▶ Input data
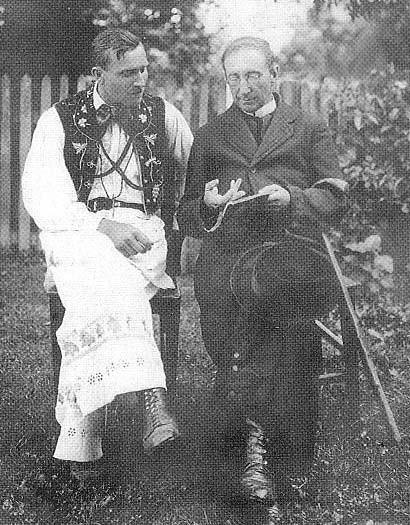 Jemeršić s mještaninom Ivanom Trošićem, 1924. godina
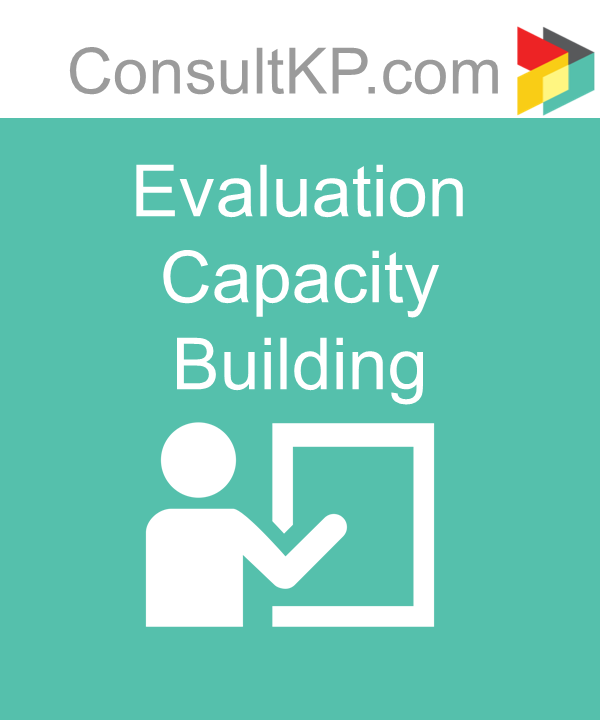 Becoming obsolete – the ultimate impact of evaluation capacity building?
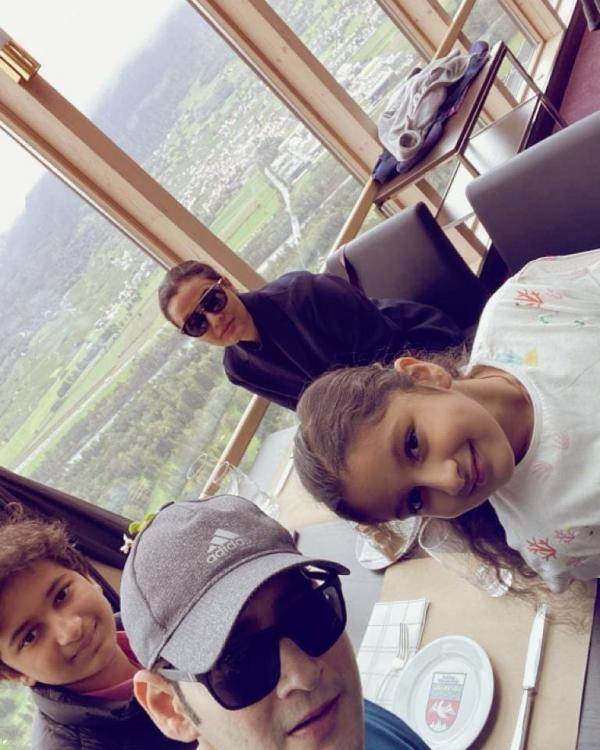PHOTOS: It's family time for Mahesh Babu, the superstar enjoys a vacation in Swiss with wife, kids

▶ Work to complete
All lines from the line with "Becoming obsolete –" through the final line of the data, both included, are to be repeated exactly; no other lines and no pictures.

▶ Solution for this exercise
 Becoming obsolete – the ultimate impact of evaluation capacity building?
PHOTOS: It's family time for Mahesh Babu, the superstar enjoys a vacation in Swiss with wife, kids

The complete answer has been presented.